Derek nodded. “Can you help me carry, or do you want to wait until Wayne comes back?”

“I’m not a wimp,” I said, a little insulted that he thought I was too weak to help him carry the dresser. Granted, I’m not big, and I was still a little sore from the accident yesterday, but surely I’d be able to hold up my end of a dresser.

“Teak has a very high density,” Derek warned. “It’s heavy.”

“Fine. There’s Lionel. Why don’t you ask him?” I pointed down the road to where Lionel Kenefick had just exited his house and was on his way to the van. He glanced our way, and Derek lifted a hand. Lionel hesitated.

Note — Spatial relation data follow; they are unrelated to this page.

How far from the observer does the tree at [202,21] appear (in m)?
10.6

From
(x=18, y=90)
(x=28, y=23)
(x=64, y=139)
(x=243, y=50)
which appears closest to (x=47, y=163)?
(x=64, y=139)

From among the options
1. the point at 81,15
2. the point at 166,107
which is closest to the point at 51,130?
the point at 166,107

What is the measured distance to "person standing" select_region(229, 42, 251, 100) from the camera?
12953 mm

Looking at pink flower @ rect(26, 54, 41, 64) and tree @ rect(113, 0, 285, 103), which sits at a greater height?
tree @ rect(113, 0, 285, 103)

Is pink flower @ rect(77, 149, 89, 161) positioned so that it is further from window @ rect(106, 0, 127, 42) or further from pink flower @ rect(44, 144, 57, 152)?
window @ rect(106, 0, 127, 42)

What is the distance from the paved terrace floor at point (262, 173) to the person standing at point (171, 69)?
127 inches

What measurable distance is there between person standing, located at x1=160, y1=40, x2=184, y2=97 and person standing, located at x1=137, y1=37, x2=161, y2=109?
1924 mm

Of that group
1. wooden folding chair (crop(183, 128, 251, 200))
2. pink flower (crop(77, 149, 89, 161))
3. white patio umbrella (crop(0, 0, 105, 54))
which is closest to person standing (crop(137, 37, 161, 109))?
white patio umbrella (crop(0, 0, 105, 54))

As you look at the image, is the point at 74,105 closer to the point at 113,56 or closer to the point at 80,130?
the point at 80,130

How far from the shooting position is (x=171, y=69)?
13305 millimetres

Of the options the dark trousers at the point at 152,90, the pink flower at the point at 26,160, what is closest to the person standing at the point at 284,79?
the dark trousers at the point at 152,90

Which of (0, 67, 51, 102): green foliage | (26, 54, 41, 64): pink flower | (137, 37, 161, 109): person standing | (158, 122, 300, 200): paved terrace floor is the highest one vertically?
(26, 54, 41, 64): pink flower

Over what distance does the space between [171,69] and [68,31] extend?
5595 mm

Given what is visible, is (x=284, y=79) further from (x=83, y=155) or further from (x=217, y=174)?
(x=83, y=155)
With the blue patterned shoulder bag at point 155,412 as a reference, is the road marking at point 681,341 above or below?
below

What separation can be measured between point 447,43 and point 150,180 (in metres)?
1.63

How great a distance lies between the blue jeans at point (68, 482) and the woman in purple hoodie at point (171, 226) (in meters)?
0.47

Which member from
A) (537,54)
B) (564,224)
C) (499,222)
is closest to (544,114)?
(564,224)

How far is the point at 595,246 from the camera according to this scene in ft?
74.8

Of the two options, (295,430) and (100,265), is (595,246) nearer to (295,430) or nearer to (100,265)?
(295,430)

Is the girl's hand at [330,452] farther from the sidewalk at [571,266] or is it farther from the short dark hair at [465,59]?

“Be right back,” Derek said and took off down the road. I folded my arms across my chest and watched him meet up with Lionel at the edge of the latter’s driveway. They spoke for a minute-Derek gestured toward me, or more likely, toward the teak dresser on the back of the truck-and Lionel nodded. The two of them came back up the road.

“Can you hold the door open, Tink?” Derek asked as they wrestled the dresser off the bed of the truck and walked it across the grass toward the stairs. I scurried up the stairs to the front door and pushed it open. And I guess I can admit now that although I’d unlocked it earlier, I hadn’t gone inside by myself. Instead, I’d headed back down the stairs to talk to Derek, loath to go inside the supposedly haunted house alone.

The dresser must have been heavy, because I could see muscles bunching in both of their arms as they hauled the gleaming piece of furniture over the threshold and into the stripped-down living room. “Where to?” Lionel wheezed. Derek glanced at me.

“Master bedroom,” I said, “for now.”

“Down the hall,” Derek directed, and Lionel aimed his skinny posterior toward the doorway to the den. I minced behind them as they carried their burden down the hallway and into the big bedroom at the back of the house.

“You can just leave it in the middle of the floor for now. We’ll have to tear out the old sink from the bathroom before we can install it.”

“I’ll have to glue the top drawers shut and cut the holes for the basins, too,” Derek added, rubbing his hands together after putting the dresser down in the middle of the floor. Lionel did the same, looking around.

“Have you ever been here before?” I asked. He glanced at me.

“When Patrick lived here.”

“Right. Sorry, I forgot.”

He shrugged. “What’s that?”

“What’s what? Oh, just some boxes we found upstairs in the attic a couple of days ago. Some of Mrs. Murphy’s writing, old drawings that Patrick made, that sort of thing.”

One of the boxes was open, and a few pieces of paper were trailing out.

“ Brandon must have looked through them,” Derek said, obviously reading my mind.

“Why would he do that?” I answered.

He shrugged. “No idea, but he was in here yesterday. I guess maybe he saw the boxes and was curious.”

“You’d think he could have put the papers back where he found them, then. Instead of leaving them on the floor.”